I cloned a project from github which is NVlabs/wetectron.
And I follow the instruction to set the environment.
The ninja version is 1.10.2.3
conda version is 4.4.10
I use the following commend to download pytorch: conda install pytorch torchvision torchaudio cudatoolkit=10.2 -c pytorch
so I got pytorch-1.11.0 and cuda-10.2
And then I clone the apex from nvidia, things still work pretty well now
and when I install the ninja with symbolic links
Failed occur:
fatal error: THC/THC.h: No such file or directory
and another error is
I search in google but I didn’t found anything useful.
I am not sure about it was caused by version or I can just simply download the file and paste it somewhere
Really appreciate for your help, but I think the problem is not caused by apex. I removed the conda environment and clone the apex using git clone GitHub - NVIDIA/apex: A PyTorch Extension: Tools for easy mixed precision and distributed training in Pytorch
and install it follow the commend as follow: pip install -v --disable-pip-version-check --no-cache-dir --global-option="–cpp_ext" --global-option="–cuda_ext" ./
The error is still the same, but I found that, it is some csrc/cuda/***.cu file couldn’t find the THC, for example :SigmoidFocalLoss_cuda.cu deform_pool_cuda.cu ROIPool_cuda.cu. Maybe I can find a newer version of these function somewhere? Or any advice I can solve if.

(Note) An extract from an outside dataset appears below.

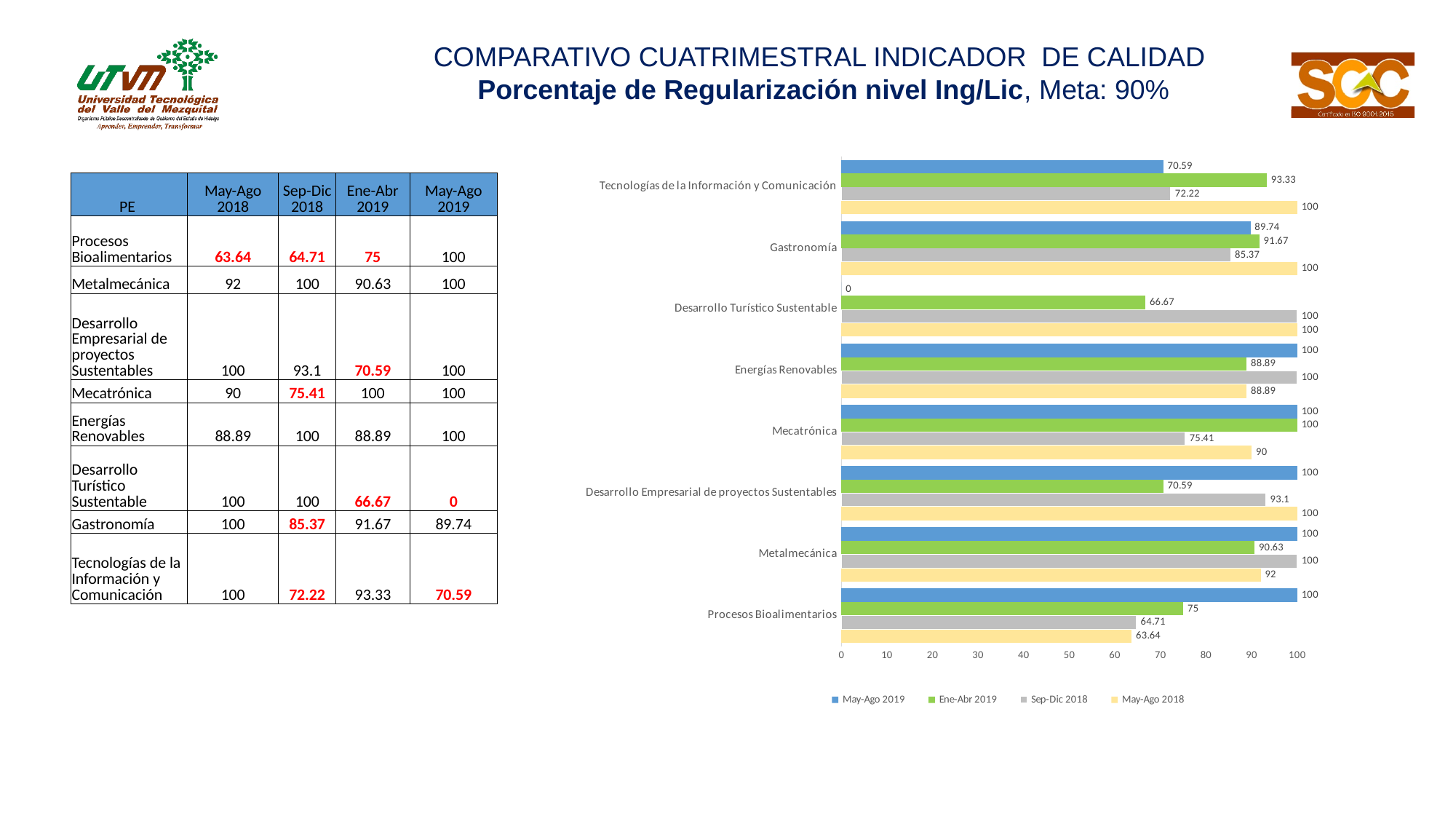
How many series does the chart legend list? 4 How many programs (categories) are plotted in the chart? 8 What type of chart is shown on the slide? bar chart Is the Ene-Abr 2019 value for Desarrollo Empresarial de proyectos Sustentables greater or less than 80? less Which program has the lowest May-Ago 2019 value in the chart? Desarrollo Turístico Sustentable For Mecatrónica, which is larger: the Sep-Dic 2018 value or the May-Ago 2018 value? May-Ago 2018 What is the difference between the Ene-Abr 2019 and Sep-Dic 2018 values for Procesos Bioalimentarios? 10.29 What is the May-Ago 2019 value for Tecnologías de la Información y Comunicación in the chart? 70.59 What is the Ene-Abr 2019 value for Desarrollo Turístico Sustentable in the chart? 66.67 Which program has the lowest May-Ago 2018 value in the chart? Procesos Bioalimentarios What is the Sep-Dic 2018 value for Gastronomía in the chart? 85.37 Which series is shown in green in the chart? Ene-Abr 2019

I might have misunderstood the issue as I thought you are running into the building error in apex.
Based on the function names, it seems you are trying to build maskrcnn_benchmark, which still uses the deprecated import here so you might either want to update it or skip its build.
Thank you for your help, I think I have solve the problem. It is caused by version of torch and cudatool. I reinstall pytorch for many times from 1.01 to 1.4 to 1.6 and the project can work now. Besides, I wonder why when I use conda commend to install pytorch and I get the cpu only version.
You could check which deprecated TH(C) methods are currently used in the code base and migrate them to the new ATen API. I would guess that the majority of actual function names should be equal but in a new namespace now (or without the TH tag in their name).
Im trying to compile a convolutional layer repository named “DCNv2” and have the same problem. I have installed CUDA 11.3 (docker image) and pytorch 1.12 and i have tried many things but any of them can solve it. I cant use another pytorch version because my gpu driver isnt compatible with cuda 11.6 (the other option for downloading pytorch) and my gpu isnt compatible with higher driver versions. I have tried to update ATen version but i havent found a higher version. I would appreciate any help. Thanks in advance.
PyTorch is compatible for all CUDA versions >= 10.2 at the moment, so you can pick whichever version would work for you.
As already described, the TH/THC namespace is deprecated and functions from it were moved to the ATen namespace. To fix build issues, check which TH(C) methods are used in the repository you are trying to build and move them to the new ATen calls.
Hi @ptrblck, thank you for the quick response! I have also figured out a solution from this post. I do have another general question about how to find out which ATen calls are for which TH(C) calls? Are there more guidance or tutorial?
Often the function name is the same and the namespace was just moved so you could remove the TH(C) from the operation and search for this op in the source code. If that doesn’t give you any matches, search for the TH(C) method and try to find the commit which moved it. I don’t think there is any mapping or so of all moved functions.